Maybe it was the construction on every street. Maybe it was the parking garage jammed full. Maybe it was the metal detector idiots making me walk through twice like I’m a terrorist from Sudan.
By the time I get to court, the bailiff stops me and says the court I’m authorized to video tape is over.
He looks at me like a child staring at cream spinach. He doesn’t like what he sees and he just wants to push it away.
There’s not much I can do so I exit the courtroom.
I’m in the hallway, getting my bearings trying to figure out what to do next.
It’s dark and dreary and the mood ultra depressing. I expect a mortician to step out of the bathroom any minute.
I check my blackberry. The text is a downer. Al needs to come back. He’s doing a story on firefighters wearing pink.
I shake my head. I’m doing hard news, journalism with a capital J and I am now losing the guy who takes the pictures and allows me to be a reporter.
Before I can absorb this request, out of the darkness, I hear; “What is the problem. Wouldn’t they let you in the court?”
I look up. It’s a well dressed man who identifies himself as an attorney.
I don’t feel like giving him my whole life story. It’s kind of strange that he stops and interjects himself into my life. I decide to be cordial.
“Yeah, they wouldn’t let me in.”
He begins telling me about traffic court issues and Hispanic people who can’t afford to lose their licenses so they go to multiple driving schools.
I’m half paying attention.
Just then another text comes in from the station.
They want to know when the cameraman will be available. I feel my blood pressure percolate ever so slightly.
The attorney is standing almost on top of me. He is sucking up oxygen I consider mine.
What’s with this guy, I think to myself.
I stare into his gigantic nostrils. “Multiple driving schools. Yeah, well tell that to the lady who got hit and almost lost her life,” I say with the same darkness that permeates the building.
The well groomed attorney loses his mind. You would have thought I called his wife fat and his momma a hooker.
Now I know why he stopped, why he violated my personal space without an invite. He was looking for a confrontation.
“You’re a smart ass,” he screams, his breath filling my space.
I am startled by this sudden and unexpected escalation.
What the hell is this guy yelling about, I think to myself.
“Maybe if you weren’t such a smart ass, they’d let you stay in court.”
He walks away like a caged animal looking for meat to chew.
I see the court bailiff in the bright blue shirt keeping an eye on this strange turn of events.
“What is your name?” I shout.
He charges back to me, his loafers smoking on the carpet.
He pulls up in my face.
Is this a seedy bar or a court I chuckle to myself.
“I don’t have to tell you my name,” he spews.
I laugh at him.

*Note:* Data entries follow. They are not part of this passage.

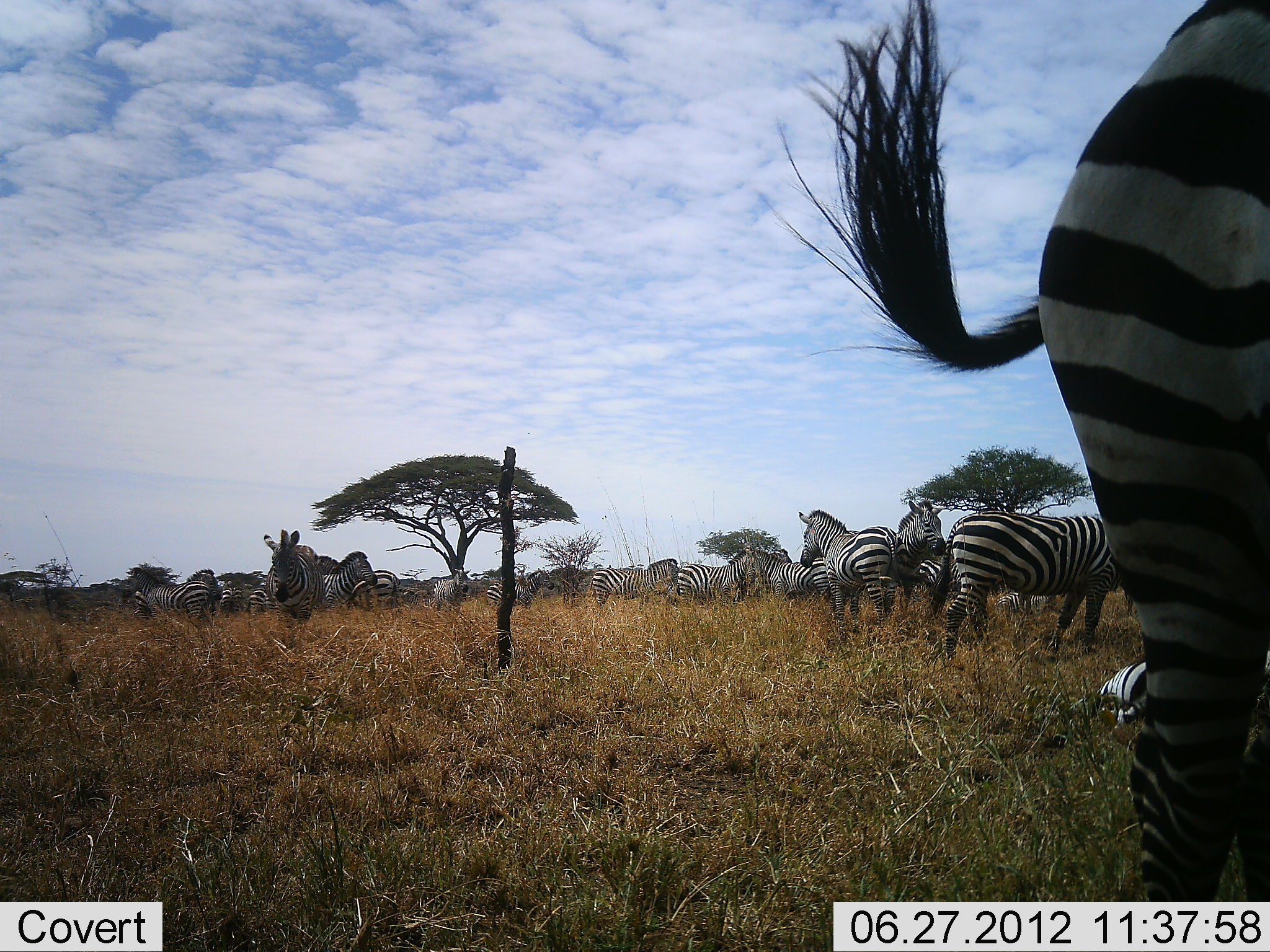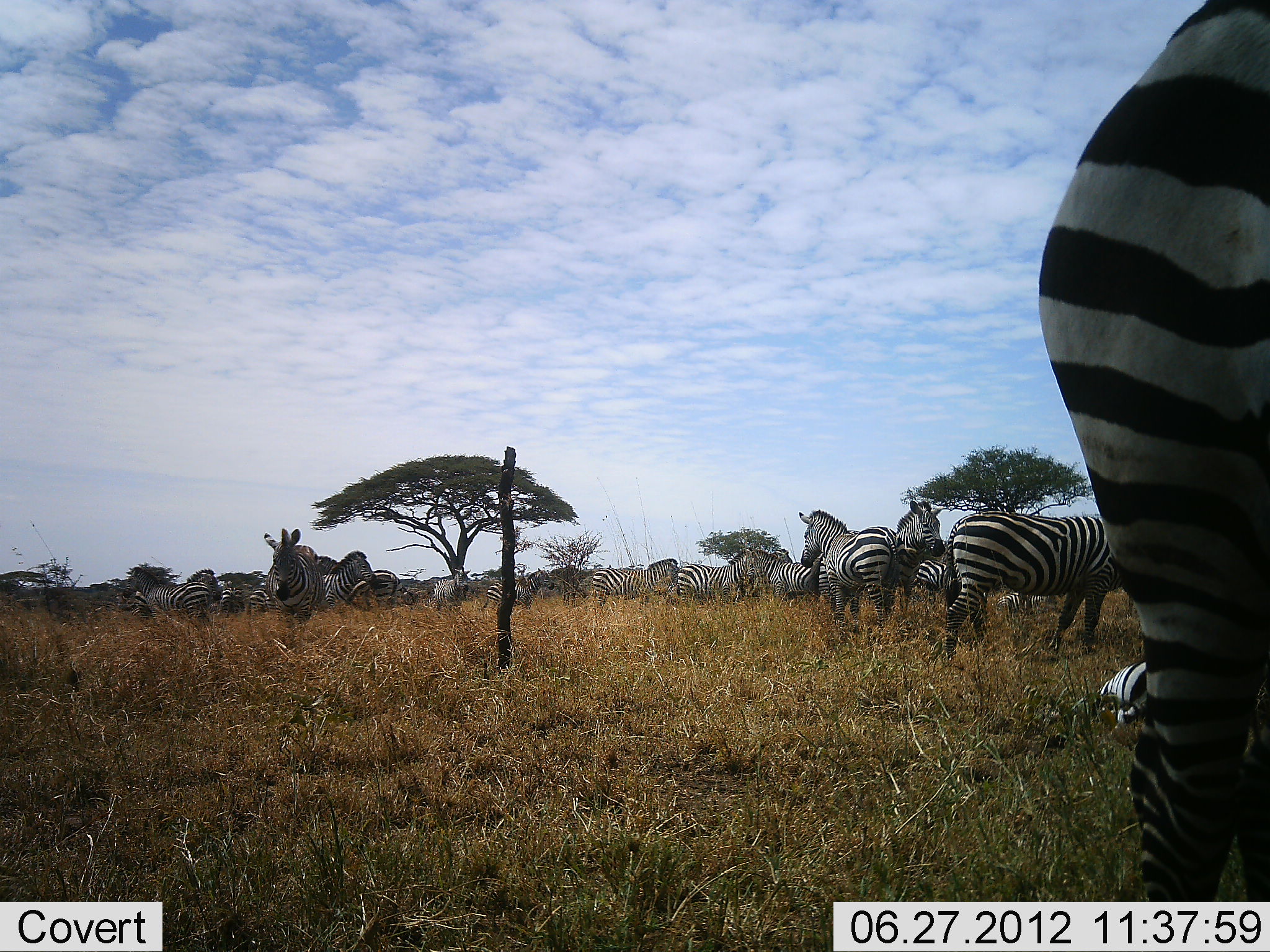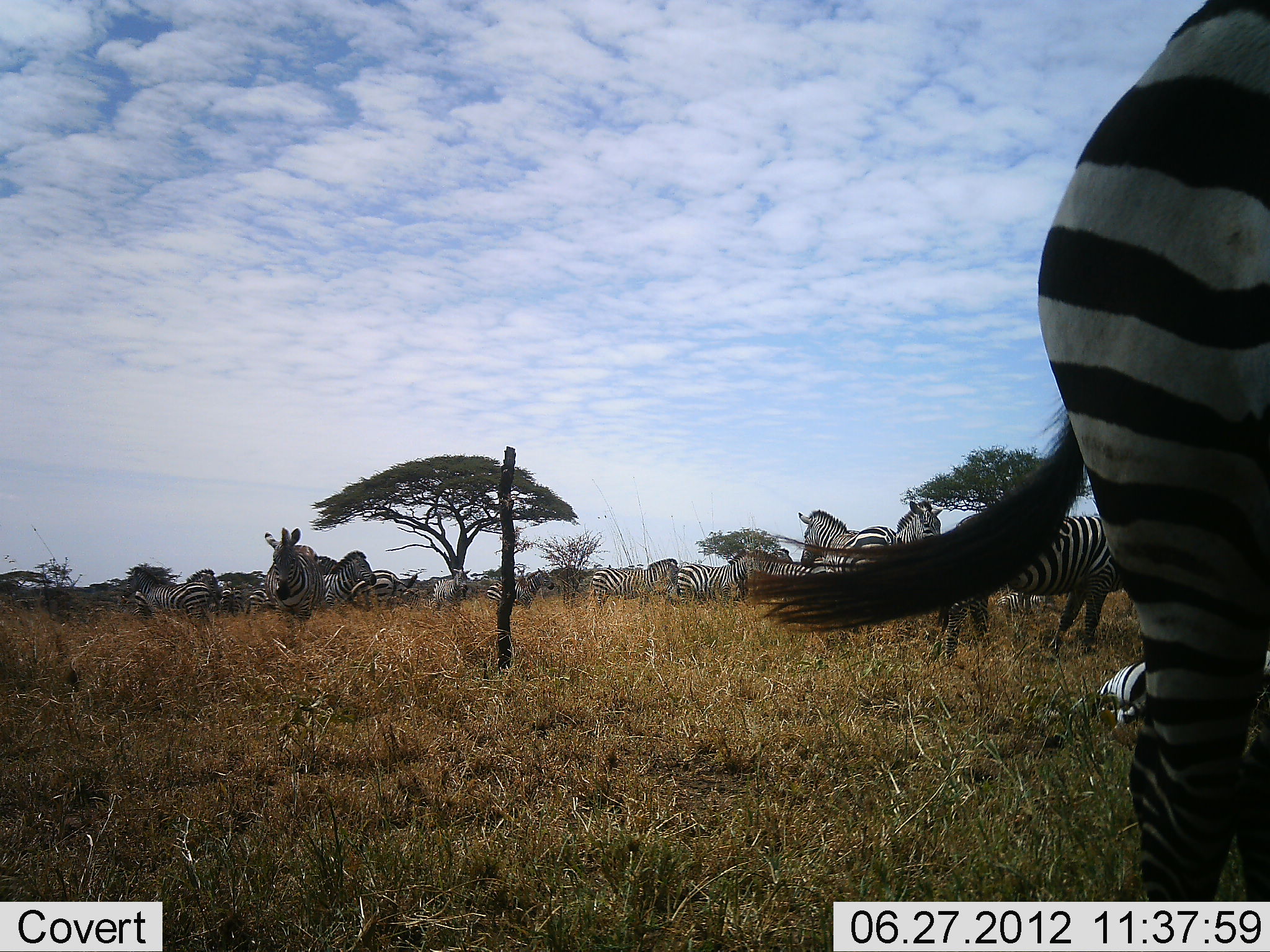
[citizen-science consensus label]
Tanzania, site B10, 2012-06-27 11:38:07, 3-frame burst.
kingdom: Animalia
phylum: Chordata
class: Mammalia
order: Perissodactyla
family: Equidae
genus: Equus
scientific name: Equus quagga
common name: plains zebra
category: zebra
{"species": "zebra (plains zebra) (Equus quagga)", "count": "11-50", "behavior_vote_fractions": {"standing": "100%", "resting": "50%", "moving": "30%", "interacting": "10%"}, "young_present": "0%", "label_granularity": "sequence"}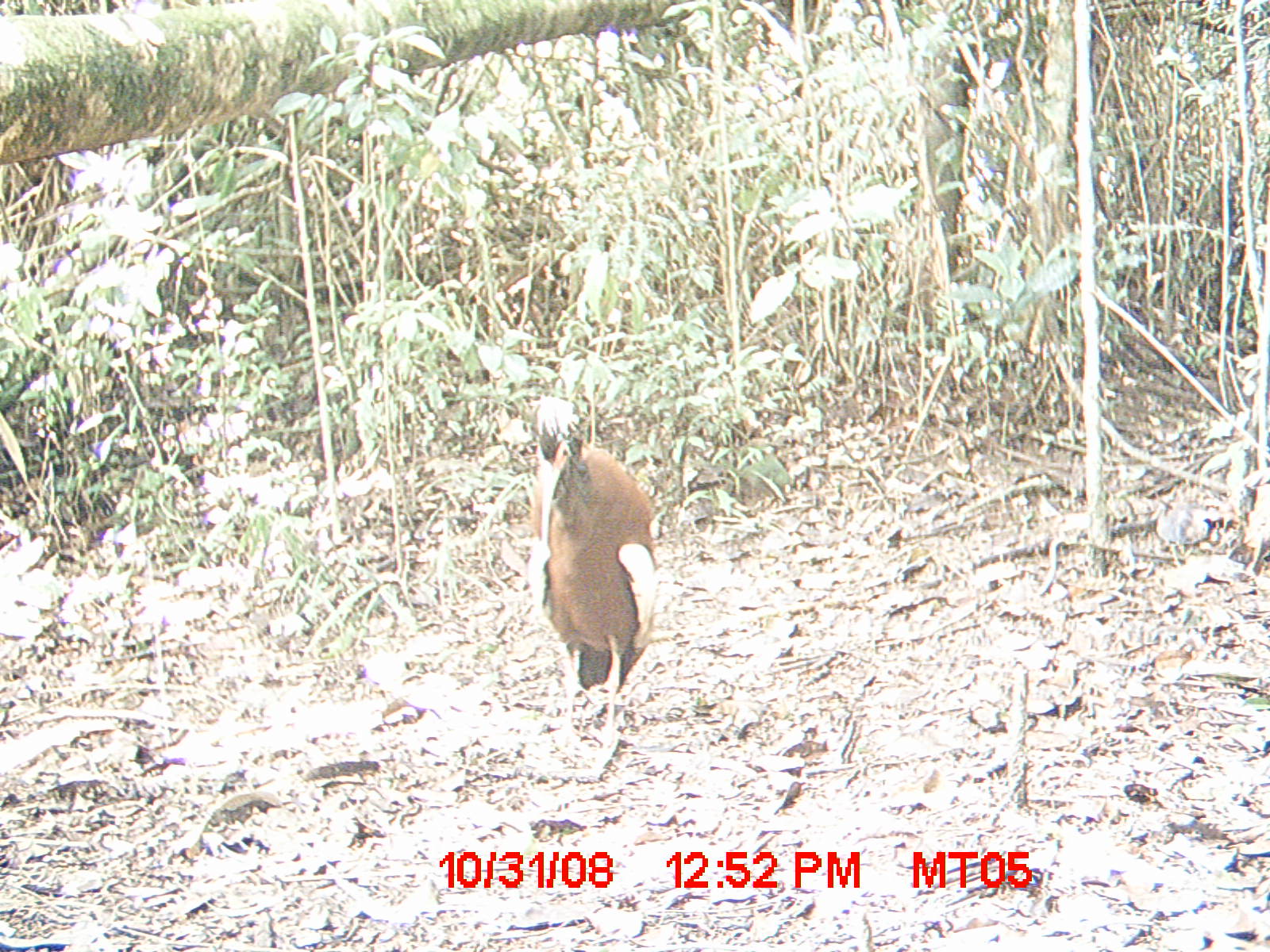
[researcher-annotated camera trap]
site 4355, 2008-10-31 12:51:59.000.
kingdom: Animalia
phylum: Chordata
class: Aves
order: Cuculiformes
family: Cuculidae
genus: Coua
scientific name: Coua serriana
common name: red-breasted coua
Coua serriana (red-breasted coua), count 2.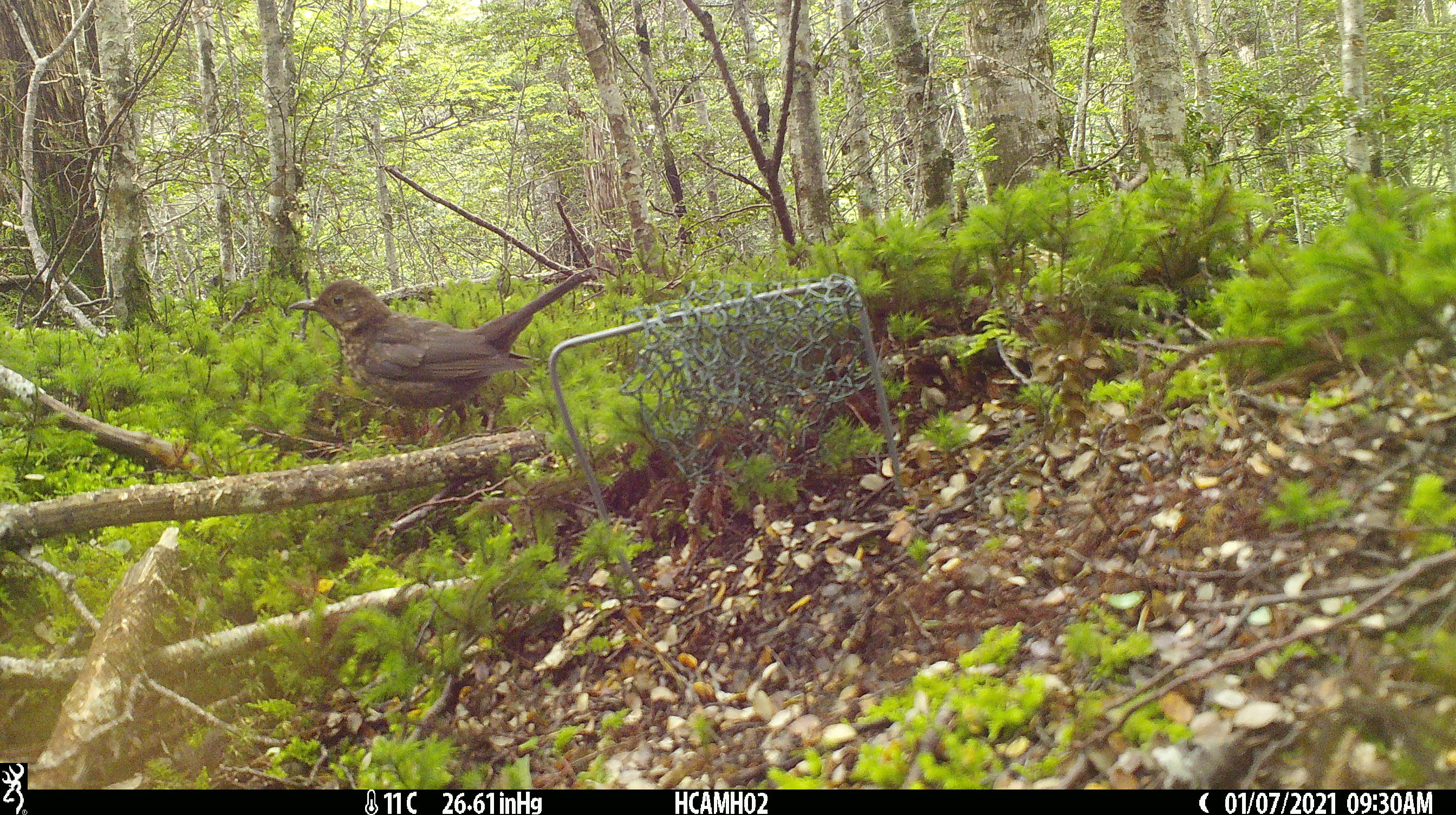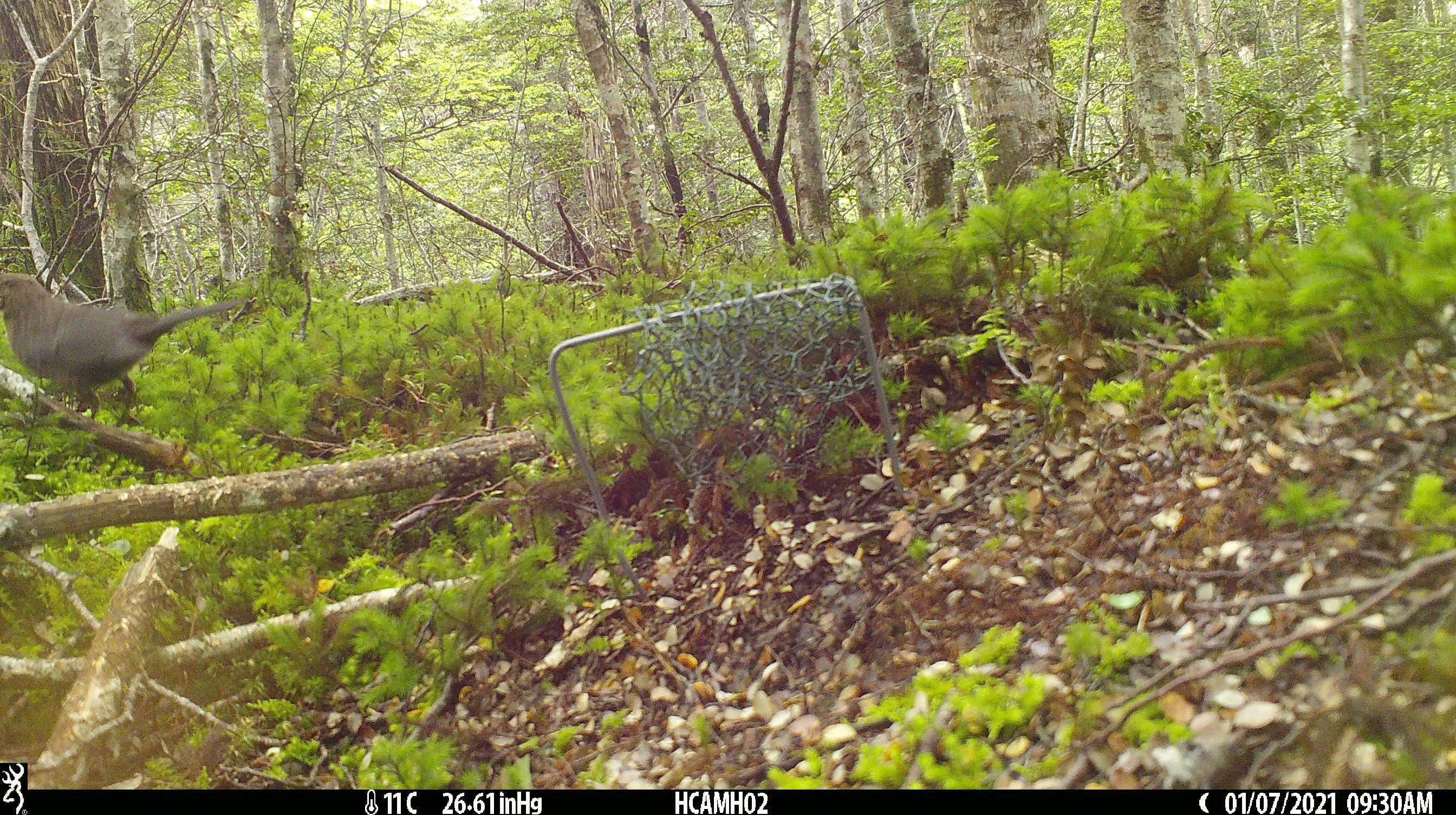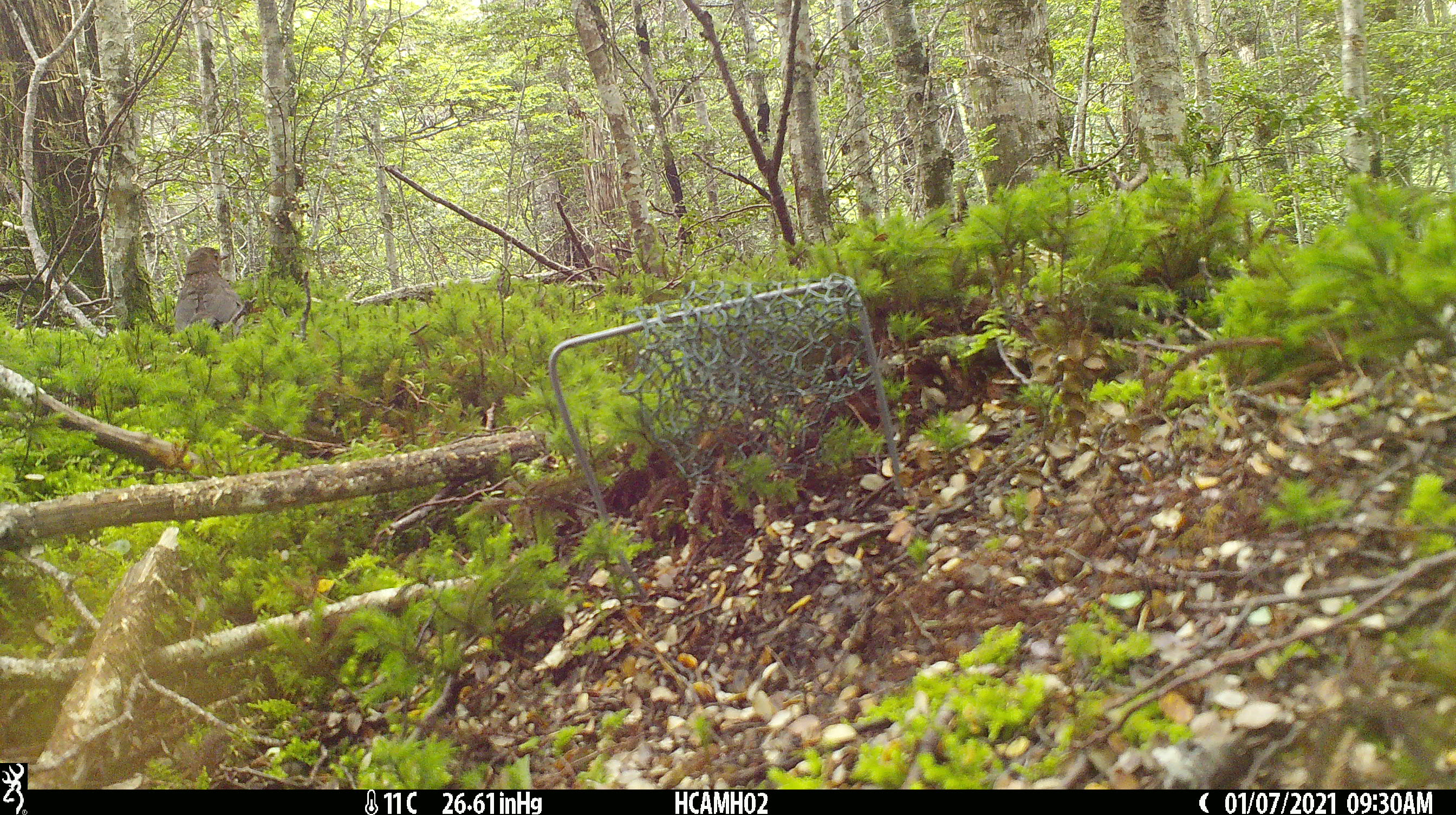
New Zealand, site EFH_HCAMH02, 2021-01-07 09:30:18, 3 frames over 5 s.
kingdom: Animalia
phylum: Chordata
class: Aves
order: Passeriformes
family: Turdidae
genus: Turdus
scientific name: Turdus philomelos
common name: song thrush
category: thrush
Thrush (song thrush) (Turdus philomelos).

I feel calm. This is the calm I often feel when it’s about to get crazy. I stare at this guy with the big pores and flaring nostrils. I sneer back. I almost want it to get crazy. I’m all ready pissed.
The morning’s events run across my mind. I’ve missed my court time. The people I need to interview are hiding in the back offices like little mice. And now this barrister of stupid, who is obviously misinformed and probably off his meds, is all up in my grill telling me I’m a smart ass.
He walks away like the cock of the walk.
I shout in his direction. “Chill out pal! You won’t even tell me who you are. Get out of my face.”
He screams something from the foyer of the building and disappears.
“What the hell was that about?” my camera man asks.
“I don’t know. Guy lost it.”
I look around and the courthouse denizens are staring at me.
I feel pretty good for a guy in a double breasted suit. I didn’t back down from the challenge and in fact I was ready to rock this guy’s world.
I laugh a little laugh. Two guys in suits squaring off and throwing hay makers under the scales of justice. That would have been awesome, at least good TV.